# Passage given
--------------------
README.md

Batteries Included Scenario

The goal of this lab scenario is to showcase a comprehensive observability stack using open-source tools. It integrates most of the configurations and system designs provided in the chapters of the book, offering a practical, hands-on environment to explore these tools in action.

• Batteries Included Scenario
  • High-Level Overview
    • Checking the Lab Environment
  • Component Overview and Interaction Guide
    • Network Devices (cEOS)
      • Checking the Containerlab Topology
      • Logging into the Devices
      • Commands to Interact with the Devices
    • Nautobot
    • Verifying and Populating Nautobot
      • Accessing Nautobot
      • Enriching Data
    • Telegraf
      • Checking Telegraf Logs
      • Viewing Prometheus Metrics
      • Running Network Commands from Inside the Telegraf Container
      • Verifying Metrics Scraping in Prometheus
    • Logstash
      • Checking Logstash Logs
      • Verifying Log Ingestion in Loki
    • Prometheus
      • Checking Prometheus Status
      • Querying Metrics with PromQL
    • Grafana
      • Accessing Grafana
      • Creating a Custom Dashboard
    • Alertmanager
      • Checking Alertmanager Status
  • Working with the Lab
    • Collecting Data
    • Querying Data
    • Creating and Managing Alerts
      • Triggering and Monitoring Alerts

High-Level Overview

The following diagram illustrates the topology of the lab environment:

IMPORTANT!: If you have followed the tutorial for setting up the VM hosting the lab environment in DigitalOcean, the batteries-included scenario should be up and running. If not, we recommend completing the tutorial to set up the environment.

Note: The environment does not have to be hosted on a DigitalOcean VM/Droplet exclusively. The tutorial is also applicable to any Debian-based Linux system. Additionally, you can run the environment in GitHub Codespaces—see the general README for more information.
--------------------
# Extracted material
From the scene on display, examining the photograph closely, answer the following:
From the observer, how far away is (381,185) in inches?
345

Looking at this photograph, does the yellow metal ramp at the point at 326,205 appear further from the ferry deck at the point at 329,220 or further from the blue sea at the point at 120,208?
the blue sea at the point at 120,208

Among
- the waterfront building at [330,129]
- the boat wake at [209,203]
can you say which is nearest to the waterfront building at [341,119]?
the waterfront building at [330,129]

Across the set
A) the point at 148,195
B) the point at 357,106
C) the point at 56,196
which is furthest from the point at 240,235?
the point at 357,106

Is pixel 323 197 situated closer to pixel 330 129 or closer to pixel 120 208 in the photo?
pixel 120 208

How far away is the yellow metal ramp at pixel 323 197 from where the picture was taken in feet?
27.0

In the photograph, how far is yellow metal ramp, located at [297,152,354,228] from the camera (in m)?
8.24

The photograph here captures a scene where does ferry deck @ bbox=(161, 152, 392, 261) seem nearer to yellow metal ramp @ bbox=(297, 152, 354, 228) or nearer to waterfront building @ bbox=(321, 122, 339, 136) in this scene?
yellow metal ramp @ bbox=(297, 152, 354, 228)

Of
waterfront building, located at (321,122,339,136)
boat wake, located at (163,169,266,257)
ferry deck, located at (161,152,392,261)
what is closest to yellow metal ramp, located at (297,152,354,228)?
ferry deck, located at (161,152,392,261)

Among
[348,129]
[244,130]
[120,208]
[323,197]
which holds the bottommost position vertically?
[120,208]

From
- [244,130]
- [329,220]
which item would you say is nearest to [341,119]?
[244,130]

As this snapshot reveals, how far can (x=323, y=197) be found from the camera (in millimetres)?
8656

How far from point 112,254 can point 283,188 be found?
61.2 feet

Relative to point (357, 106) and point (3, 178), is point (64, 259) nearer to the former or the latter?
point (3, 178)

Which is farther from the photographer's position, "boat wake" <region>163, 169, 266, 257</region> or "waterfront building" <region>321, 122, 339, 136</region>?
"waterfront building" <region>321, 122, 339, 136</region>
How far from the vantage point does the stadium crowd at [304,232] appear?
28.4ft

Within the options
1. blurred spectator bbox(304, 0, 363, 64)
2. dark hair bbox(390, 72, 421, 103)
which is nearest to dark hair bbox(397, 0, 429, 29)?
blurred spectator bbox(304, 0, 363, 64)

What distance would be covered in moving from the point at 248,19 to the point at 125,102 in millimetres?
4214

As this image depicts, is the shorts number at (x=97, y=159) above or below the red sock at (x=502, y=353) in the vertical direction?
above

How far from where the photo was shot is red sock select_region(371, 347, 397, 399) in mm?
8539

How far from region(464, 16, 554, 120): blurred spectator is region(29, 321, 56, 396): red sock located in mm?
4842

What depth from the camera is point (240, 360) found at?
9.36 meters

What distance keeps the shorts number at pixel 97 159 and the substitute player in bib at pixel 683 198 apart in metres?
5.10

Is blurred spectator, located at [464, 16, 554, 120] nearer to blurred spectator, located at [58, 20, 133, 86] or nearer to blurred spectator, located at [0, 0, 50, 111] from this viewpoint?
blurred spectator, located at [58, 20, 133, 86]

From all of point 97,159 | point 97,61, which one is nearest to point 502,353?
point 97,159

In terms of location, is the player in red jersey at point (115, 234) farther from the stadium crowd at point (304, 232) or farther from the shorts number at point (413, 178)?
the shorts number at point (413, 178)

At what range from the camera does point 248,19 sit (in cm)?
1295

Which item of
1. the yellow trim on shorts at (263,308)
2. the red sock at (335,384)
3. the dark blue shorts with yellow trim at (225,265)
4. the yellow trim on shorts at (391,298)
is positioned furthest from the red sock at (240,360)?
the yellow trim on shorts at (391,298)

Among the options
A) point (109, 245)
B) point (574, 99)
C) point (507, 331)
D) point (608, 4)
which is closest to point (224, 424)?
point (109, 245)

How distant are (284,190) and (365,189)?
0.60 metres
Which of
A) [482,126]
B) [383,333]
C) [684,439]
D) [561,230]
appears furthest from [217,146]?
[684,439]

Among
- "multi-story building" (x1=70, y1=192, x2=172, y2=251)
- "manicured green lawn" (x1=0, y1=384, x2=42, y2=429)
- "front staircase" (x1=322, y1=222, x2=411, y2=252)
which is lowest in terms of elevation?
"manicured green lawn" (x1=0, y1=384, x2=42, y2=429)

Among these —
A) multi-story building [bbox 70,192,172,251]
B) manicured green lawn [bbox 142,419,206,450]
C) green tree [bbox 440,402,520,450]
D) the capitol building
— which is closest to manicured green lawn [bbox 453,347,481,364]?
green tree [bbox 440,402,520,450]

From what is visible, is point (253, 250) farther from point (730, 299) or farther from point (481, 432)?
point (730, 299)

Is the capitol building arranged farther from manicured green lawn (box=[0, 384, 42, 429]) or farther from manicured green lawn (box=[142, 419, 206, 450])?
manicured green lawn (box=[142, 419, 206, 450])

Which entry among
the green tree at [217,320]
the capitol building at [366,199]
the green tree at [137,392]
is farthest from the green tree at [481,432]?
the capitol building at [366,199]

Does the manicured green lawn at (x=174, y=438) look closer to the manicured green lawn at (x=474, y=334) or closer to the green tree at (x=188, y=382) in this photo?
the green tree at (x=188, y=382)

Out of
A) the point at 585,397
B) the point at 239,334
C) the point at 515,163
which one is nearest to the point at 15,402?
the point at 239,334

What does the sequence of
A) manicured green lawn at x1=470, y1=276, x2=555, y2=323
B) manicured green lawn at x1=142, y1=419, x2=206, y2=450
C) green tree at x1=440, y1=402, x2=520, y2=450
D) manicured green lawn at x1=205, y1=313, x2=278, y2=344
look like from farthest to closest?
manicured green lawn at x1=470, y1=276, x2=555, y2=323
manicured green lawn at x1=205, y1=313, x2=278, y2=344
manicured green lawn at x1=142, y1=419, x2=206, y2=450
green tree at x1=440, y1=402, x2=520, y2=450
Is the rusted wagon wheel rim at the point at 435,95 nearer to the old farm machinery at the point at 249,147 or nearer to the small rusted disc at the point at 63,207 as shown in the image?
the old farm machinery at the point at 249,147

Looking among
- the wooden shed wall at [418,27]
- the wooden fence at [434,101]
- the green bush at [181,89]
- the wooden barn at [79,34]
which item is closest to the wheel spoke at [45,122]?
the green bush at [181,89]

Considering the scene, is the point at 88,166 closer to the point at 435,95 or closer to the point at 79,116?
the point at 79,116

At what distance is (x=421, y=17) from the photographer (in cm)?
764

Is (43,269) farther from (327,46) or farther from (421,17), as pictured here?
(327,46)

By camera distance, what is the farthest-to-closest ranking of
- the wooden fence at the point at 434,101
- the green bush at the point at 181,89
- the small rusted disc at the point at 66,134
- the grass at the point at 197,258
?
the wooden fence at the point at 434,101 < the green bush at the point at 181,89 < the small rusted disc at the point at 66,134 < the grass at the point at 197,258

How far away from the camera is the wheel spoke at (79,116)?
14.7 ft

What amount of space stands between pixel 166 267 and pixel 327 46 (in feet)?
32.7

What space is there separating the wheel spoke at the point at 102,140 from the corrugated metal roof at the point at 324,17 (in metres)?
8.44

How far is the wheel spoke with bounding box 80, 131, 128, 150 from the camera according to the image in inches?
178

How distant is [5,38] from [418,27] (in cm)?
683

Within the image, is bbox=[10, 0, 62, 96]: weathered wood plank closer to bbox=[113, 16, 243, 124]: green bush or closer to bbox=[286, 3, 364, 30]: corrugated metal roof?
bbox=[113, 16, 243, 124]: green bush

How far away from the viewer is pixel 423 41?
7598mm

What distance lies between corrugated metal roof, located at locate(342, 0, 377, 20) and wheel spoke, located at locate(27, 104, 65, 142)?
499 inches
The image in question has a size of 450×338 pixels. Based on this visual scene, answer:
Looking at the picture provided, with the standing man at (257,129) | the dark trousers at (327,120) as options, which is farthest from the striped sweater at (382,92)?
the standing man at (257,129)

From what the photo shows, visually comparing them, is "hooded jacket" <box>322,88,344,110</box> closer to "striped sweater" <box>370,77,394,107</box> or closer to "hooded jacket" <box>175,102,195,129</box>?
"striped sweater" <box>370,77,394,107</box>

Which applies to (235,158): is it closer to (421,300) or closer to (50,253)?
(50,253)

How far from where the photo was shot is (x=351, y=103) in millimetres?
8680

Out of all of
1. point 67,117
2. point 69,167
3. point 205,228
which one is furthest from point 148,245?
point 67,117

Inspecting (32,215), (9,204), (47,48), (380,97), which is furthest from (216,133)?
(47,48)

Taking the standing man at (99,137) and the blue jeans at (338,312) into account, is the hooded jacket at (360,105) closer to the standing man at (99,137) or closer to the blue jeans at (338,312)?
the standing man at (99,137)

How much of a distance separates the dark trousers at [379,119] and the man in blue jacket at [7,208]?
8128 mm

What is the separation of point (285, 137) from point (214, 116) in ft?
--------------------
# Requirements
Write the next part of the observability lab README, picking up after its last sentence. The items have nothing to do with the observability lab README.

# Answer to the problem
Checking the Lab Environment

To check if the lab environment is running, use the following command:

netobs lab show

This command will display all the containers and Containerlab devices currently running. If none are listed, you can start the environment with:

netobs lab prepare --scenario batteries-included

---

Component Overview and Interaction Guide

The following are sections for each components describing their role and how to interact with them. An important thing to highlight is that you will need to get the necessary credentials for the lab environment stored in your .env file. When in search of the credentials look there.

Network Devices (cEOS)

The cEOS devices (cEOS-01 and cEOS-02) are simulated network routers running in Containerlab. These devices generate metrics and logs, which are collected by the observability stack. They serve as the data sources for the lab, mimicking real-world network equipment.

Checking the Containerlab Topology

To view the current network topology and ensure the devices are running, use the following command:

netobs containerlab inspect

# If sudo mode is needed
netobs containerlab inspect --sudo

This will display a detailed overview of the Containerlab environment, including the status of the cEOS devices.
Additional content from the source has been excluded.